Solid polymer electrolytes (SPEs) with in-built inorganic fillers are very promising for building safe solid-state batteries, owing to their excellent flexibility, prominent interfacial wettability and low costs. However, the morphology and surface state of inorganic fillers greatly affect ionic conductivity of SPEs. Here, we report that ultraviolet (UV) initiates in situ cross-linking of poly(ethylene glycol) methyl ether acrylate (MPEGA), poly(ethylene glycol) diacrylate (PEGDA) and montmorillonite (MMT) between cathodes and anodes of cell, to produce a solid composite electrolyte (CMP/MMT) that is composed of a robust interpenetrating polymer network matrix and layered MMT nanosheets. Surprisingly, the CMP/MMT delivers a high room-temperature ionic conductivity (~1.06 mS cm⁻¹), large lithium-ions transference number (t_Li+ = 0.79). The large ionic conductivity enhancement is ascribed to the local electric field effect of montmorillonite (MMT), which accelerates the lithium-ions fast transport in the interlayer of the MMT nanosheets. In addition, the density functional theory (DFT) is conducted to demonstrate the mechanism of improving ionic conductivity. As a result, a solid-state battery with CMP/MMT demonstrates a high capacity of ~140 mAh g⁻¹ and excellent capacity retention of >98% at 0.3 C after 400 cycling.

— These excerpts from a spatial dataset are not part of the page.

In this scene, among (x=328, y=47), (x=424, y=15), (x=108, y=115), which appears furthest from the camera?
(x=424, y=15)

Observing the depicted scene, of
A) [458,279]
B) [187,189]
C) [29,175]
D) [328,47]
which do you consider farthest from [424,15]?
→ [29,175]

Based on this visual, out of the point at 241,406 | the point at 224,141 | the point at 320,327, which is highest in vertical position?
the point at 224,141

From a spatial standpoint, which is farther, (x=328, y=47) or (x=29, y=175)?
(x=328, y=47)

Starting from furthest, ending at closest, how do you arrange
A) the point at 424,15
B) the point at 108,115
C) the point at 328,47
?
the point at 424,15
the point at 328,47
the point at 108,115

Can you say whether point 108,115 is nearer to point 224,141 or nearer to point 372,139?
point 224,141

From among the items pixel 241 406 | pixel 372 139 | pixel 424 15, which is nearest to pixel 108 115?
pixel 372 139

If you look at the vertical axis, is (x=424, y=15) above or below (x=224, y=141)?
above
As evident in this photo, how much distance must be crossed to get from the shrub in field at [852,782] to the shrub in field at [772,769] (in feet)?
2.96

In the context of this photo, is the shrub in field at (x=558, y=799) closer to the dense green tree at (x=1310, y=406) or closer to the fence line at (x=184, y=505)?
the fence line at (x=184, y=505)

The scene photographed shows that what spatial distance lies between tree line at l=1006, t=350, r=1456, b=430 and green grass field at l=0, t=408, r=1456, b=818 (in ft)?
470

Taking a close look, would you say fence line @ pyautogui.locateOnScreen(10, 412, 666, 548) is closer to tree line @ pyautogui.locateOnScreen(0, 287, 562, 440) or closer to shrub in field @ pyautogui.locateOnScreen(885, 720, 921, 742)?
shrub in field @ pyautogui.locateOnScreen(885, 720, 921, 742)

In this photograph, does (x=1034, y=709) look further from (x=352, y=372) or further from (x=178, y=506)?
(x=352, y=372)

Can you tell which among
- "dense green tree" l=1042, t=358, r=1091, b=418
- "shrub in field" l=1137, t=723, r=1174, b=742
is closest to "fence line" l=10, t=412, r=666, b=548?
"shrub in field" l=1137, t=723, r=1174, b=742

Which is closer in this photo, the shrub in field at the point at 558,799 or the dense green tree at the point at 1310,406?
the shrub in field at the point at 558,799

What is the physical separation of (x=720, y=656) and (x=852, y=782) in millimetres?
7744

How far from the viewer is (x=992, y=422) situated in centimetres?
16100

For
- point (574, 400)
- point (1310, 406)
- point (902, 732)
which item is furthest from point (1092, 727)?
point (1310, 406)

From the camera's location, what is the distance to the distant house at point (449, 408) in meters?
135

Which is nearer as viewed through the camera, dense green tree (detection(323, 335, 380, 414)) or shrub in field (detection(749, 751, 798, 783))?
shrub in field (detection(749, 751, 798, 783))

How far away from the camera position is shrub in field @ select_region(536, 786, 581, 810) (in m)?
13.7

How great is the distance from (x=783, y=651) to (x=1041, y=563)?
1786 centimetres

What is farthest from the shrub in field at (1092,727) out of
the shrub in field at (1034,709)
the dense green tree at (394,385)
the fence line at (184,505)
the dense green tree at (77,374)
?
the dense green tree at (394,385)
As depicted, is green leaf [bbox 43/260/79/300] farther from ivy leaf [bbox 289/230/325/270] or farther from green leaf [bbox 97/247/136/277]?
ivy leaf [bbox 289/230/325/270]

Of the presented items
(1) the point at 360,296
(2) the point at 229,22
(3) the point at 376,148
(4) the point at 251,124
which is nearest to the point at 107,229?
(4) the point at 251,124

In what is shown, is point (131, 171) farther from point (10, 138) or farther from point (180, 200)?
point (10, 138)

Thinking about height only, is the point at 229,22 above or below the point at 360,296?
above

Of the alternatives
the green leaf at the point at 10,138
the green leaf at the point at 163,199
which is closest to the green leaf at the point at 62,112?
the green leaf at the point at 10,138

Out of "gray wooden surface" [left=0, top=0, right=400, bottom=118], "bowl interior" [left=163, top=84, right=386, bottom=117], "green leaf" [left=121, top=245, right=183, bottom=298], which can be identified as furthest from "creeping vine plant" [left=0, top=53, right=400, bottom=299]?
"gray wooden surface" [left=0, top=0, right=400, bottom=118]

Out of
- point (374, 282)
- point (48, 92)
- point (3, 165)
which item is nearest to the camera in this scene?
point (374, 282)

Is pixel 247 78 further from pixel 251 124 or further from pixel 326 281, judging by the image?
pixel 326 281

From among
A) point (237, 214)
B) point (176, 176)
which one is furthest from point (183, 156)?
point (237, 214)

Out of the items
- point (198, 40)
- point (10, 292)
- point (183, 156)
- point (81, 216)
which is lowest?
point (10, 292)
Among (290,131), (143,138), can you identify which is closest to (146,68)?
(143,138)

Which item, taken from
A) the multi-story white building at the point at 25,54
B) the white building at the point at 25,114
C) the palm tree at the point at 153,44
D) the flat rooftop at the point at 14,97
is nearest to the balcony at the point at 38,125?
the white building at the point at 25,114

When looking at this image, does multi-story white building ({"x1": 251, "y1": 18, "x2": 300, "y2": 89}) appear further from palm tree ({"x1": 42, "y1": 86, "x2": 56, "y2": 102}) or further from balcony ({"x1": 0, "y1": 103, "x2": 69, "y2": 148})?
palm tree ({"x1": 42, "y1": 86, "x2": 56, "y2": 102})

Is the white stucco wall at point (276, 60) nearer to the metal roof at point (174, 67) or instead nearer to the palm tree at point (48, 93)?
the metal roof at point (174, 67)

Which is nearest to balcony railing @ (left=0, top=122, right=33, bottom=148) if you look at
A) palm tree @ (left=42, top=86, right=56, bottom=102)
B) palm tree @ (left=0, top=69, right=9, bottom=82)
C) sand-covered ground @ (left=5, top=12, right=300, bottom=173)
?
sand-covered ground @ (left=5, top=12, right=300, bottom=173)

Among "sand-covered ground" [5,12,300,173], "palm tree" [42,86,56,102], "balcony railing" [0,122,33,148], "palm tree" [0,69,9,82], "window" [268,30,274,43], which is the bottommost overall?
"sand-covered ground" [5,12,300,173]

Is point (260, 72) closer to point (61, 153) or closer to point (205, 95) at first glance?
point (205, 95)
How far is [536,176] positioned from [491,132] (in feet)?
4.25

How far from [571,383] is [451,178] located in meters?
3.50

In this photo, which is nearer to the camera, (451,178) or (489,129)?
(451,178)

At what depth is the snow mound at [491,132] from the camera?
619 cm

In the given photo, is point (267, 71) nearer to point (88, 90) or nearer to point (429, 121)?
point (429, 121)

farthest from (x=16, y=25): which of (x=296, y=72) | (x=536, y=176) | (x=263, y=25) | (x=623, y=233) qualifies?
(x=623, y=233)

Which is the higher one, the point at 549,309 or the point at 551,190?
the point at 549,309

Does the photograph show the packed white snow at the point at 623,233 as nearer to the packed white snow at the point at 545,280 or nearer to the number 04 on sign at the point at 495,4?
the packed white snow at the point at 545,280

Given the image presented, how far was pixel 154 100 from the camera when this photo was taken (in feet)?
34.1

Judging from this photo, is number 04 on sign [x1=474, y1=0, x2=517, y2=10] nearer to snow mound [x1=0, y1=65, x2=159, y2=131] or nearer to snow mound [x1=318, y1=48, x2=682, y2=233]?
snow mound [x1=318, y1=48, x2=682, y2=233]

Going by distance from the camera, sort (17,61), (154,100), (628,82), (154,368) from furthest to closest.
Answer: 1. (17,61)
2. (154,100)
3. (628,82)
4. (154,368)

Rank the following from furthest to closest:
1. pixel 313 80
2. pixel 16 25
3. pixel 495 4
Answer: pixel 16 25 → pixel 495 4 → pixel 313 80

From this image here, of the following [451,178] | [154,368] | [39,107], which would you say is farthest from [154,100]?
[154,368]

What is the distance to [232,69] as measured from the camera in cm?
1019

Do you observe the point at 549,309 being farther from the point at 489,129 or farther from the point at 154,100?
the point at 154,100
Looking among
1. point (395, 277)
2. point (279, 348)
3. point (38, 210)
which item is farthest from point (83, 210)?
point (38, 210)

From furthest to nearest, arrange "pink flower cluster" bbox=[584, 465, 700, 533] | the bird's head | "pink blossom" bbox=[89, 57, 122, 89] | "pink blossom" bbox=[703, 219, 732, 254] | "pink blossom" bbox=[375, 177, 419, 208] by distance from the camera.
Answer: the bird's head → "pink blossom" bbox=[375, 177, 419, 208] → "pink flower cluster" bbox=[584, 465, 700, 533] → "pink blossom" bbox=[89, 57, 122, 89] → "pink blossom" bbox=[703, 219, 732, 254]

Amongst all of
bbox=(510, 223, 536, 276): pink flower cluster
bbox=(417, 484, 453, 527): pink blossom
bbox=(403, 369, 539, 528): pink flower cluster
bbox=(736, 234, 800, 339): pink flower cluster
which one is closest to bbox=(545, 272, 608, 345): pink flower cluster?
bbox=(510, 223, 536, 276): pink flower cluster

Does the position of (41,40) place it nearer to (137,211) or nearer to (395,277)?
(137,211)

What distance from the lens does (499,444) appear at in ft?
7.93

具有内置无机填料的固体聚合物电解质（SPE）由于其优异的柔韧性、显着的界面润湿性和低成本，在构建安全的固态电池方面非常有前景。然而，无机填料的形态和表面状态极大地影响了 SPE 的离子电导率。在这里，我们报告说，紫外线 (UV) 引发了电池阴极和阳极之间的聚（乙二醇）甲基醚丙烯酸酯（MPEGA）、聚（乙二醇）二丙烯酸酯（PEGDA）和蒙脱石（MMT）的原位交联，以生产固体复合电解质 (CMP/MMT)，由坚固的互穿聚合物网络基质和层状 MMT 纳米片组成。令人惊讶的是，CMP/MMT 提供了高室温离子电导率（~1.06 mS cm ^-1)，大的锂离子转移数 (t _Li+ = 0.79)。较大的离子电导率增强归因于蒙脱石（MMT）的局部电场效应，它加速了锂离子在 MMT 纳米片层间的快速传输。此外，还进行了密度泛函理论（DFT）来证明提高离子电导率的机制。因此，具有 CMP/MMT 的固态电池在 400 次循环后表现出约 140 mAh g ^-1的高容量和在 0.3 C 下 >98% 的出色容量保持率。